He spoke of his love for snakes during an interview with Daily Trust in January 2017.

“I have had strange encounters with snakes all my life. A snake once entered my room and I once found a snake in my staff car. I was a Major then,” Buratai said.

“Then sometime when I was in Angola, on the last day I was to leave and come back, I almost stepped on a snake while jogging along the road and had to jump over it. In addition to those ones, there were three or four other incidents with snakes.

“And when I went to Zimbabwe on a holiday in 1993, I went to one of the tourist attractions, a very popular snake park in Zimbabwe and I saw the way they kept them and how people were interested in coming to see them. It was very interesting.  They had different species of snakes.

“So, I said, ‘It is a good idea and why can’t I gather all those ones I have been encountering and keep them?'”




     

     

    There have been several indications that some people in the hierarchy of the Nigerian defence may be profiting illegally from the insurgency.
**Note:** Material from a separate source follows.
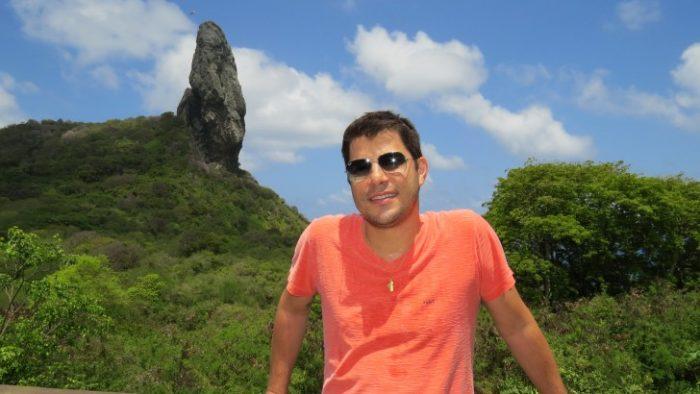 Evaristo Costa mudou-se recentemente do Brasil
    Sambo Dasuki, former National Security Adviser, is still in custody on charges of corruption, having allegedly embezzled huge sums of money meant for the procurement of arms for the counter insurgency operations.

    Similarly, many soldiers who got wounded in the fight against Boko Haram were abandoned to their fate with minimal or no support from the army.

    Forgotten Soldiers, a five-part investigation sponsored by the ICIR in 2016, captured the sufferings and pains of such soldiers.